Proofs of the Path-Lifting and Monodromy Theorems
  • 7.13 Lemma.  

    • (a) Let \(V' = \{\,z\in S^1\mid z \not = -1\,\}\) and \(U'_n = (n-1/2,n+1/2)\subset \R \). Then \(p^{-1}(V') = \bigcup _{n\in \Z }U'_n\) and, for each \(n\in \Z \), the restriction \(p'_n = p|U'_n\colon U'_n\to V'\) is a homeomorphism.

    • (b) Let \(V = \{\,z\in S^1\mid z\not = 1\,\}\) and \(U_n = (n,n+1)\subset \R \). Then \(p^{-1}(V) = \bigcup _{n\in \Z }U_n\) and. for each \(n\in \Z \), the restriction \(p_n = p|U_n\colon U_n\to V'\) is a homeomorphism.

  • Proof. (a) The set theoretic statement is clear since \(p^{-1}(-1) = \{\,n+1/2\mid n\in \Z \,\}\). The inverse of \(p'_n\) is given by \(z\mapsto (\log _ez)/2\pi i + n\) where

    \[\log _e\colon \C \setminus \{\,z\in \R \mid z\leq 0\,\}\mapsto \{\,x+iy\in \C \mid -\pi <y<\pi \}\]

    is the principal logarithm defined on the cut plane. This function is continuous from complex analysis.

    (b) This is a similar argument. In this case, \(z\mapsto \bigl (\log _e(-z)\bigr )/2\pi i + (n+1/2)\) (principal logarithm again) is the inverse of \(p_n\).  □

  • 7.14 Lemma.   Given a loop \(\sigma \colon I\to S^1\) based at 1, there exits a positive integer \(n\), such that, for each \(i\), \(0\leq i\leq n-1\), \(\sigma ([(i/n,(i+1)/n]) \subset V'\) or \(\sigma ([i/n,(i+1)/n]) \subset V \).

  • Proof. Given a loop \(\sigma \colon I\to S^1\) in \(S^1\) based at \(1\), \(\{\,\sigma ^{-1}(V'),\,\sigma ^{-1}(V)\,\}\) is an open cover of \(I\) and so, since \(I\) is compact, there is a Lebesgue number \(\delta >0\) for this open cover. Let \(n\) be a positive integer so that \(1/n < \delta \). Then, for \(0\leq i\leq n-1\), \([i/n,(i+1)/n] \subset B_{\delta }^I(i/n)\subset \sigma ^{-1}(V')\) or \(\sigma ^{-1}(V)\) by the defining property of the Lebesgue number. Hence \(\sigma ([i/n,(i+1)/n]) \subset V'\) or \(V \) as required.  □

  • Proof of the Path-Lifting Theorem. Suppose that \(\sigma \colon I\to S^1\) is a loop based at 1. Let \(n\) be a positive integer such that for each \(i\), \(0\leq i\leq n-1\), \(\sigma ([i/n,(i+1)/n]) \subset V'\) or \(\sigma ([i/n,(i+1)/n]) \subset V \) as given by Lemma 7.14. We define \(\widetilde {\sigma }\colon I\to \R \) by an inductive process.

### WHAT IS ASKED
A: In the path-lifting proofs, what function is used to give the inverse of the restriction \(p'_n\)?
B: Copy the rows word for word, from the line with "What object among" through the end of the rows, including both of those lines.

### SUPPLIED ENTRIES

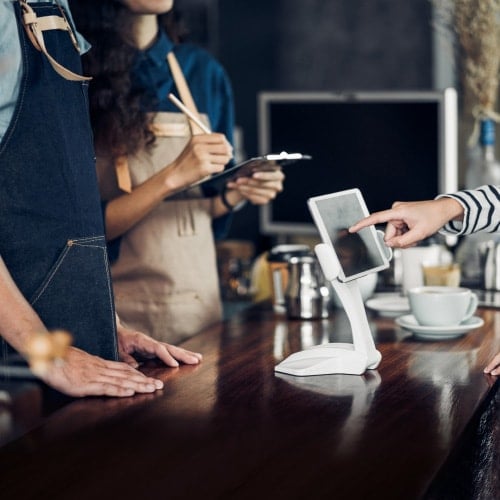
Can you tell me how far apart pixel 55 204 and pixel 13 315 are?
24cm

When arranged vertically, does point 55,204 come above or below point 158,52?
below

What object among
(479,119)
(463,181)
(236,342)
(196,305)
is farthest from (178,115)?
(463,181)

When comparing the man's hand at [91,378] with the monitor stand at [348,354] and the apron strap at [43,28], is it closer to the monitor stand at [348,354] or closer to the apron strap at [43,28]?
the monitor stand at [348,354]

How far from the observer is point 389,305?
7.63 ft

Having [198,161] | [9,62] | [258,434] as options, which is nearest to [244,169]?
[198,161]

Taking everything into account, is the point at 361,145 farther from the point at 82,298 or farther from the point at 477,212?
the point at 82,298

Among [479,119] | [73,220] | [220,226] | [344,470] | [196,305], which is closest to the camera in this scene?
[344,470]

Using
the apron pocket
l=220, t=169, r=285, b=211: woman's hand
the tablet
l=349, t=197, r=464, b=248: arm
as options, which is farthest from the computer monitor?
the apron pocket

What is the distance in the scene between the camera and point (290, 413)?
1.47 metres

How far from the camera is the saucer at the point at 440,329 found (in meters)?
1.99

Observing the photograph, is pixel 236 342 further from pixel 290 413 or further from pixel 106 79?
pixel 106 79

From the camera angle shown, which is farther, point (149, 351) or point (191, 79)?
point (191, 79)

### SOLUTIONS TO THE PROBLEMS
A: The principal logarithm defined on the cut plane, in the map \(z\mapsto (\log _ez)/2\pi i + n\).

B:
What object among
(479,119)
(463,181)
(236,342)
(196,305)
is farthest from (178,115)?
(463,181)

When comparing the man's hand at [91,378] with the monitor stand at [348,354] and the apron strap at [43,28], is it closer to the monitor stand at [348,354] or closer to the apron strap at [43,28]?
the monitor stand at [348,354]

How far from the observer is point 389,305?
7.63 ft

Having [198,161] | [9,62] | [258,434] as options, which is nearest to [244,169]?
[198,161]

Taking everything into account, is the point at 361,145 farther from the point at 82,298 or farther from the point at 477,212?
the point at 82,298

Among [479,119] | [73,220] | [220,226] | [344,470] | [196,305], which is closest to the camera in this scene?
[344,470]

Using
the apron pocket
l=220, t=169, r=285, b=211: woman's hand
the tablet
l=349, t=197, r=464, b=248: arm
as options, which is farthest from the computer monitor?
the apron pocket

What is the distance in the scene between the camera and point (290, 413)?
1.47 metres

How far from the camera is the saucer at the point at 440,329 found (in meters)?
1.99

Observing the photograph, is pixel 236 342 further from pixel 290 413 or further from pixel 106 79?
pixel 106 79

From the camera angle shown, which is farther, point (149, 351) or point (191, 79)?
point (191, 79)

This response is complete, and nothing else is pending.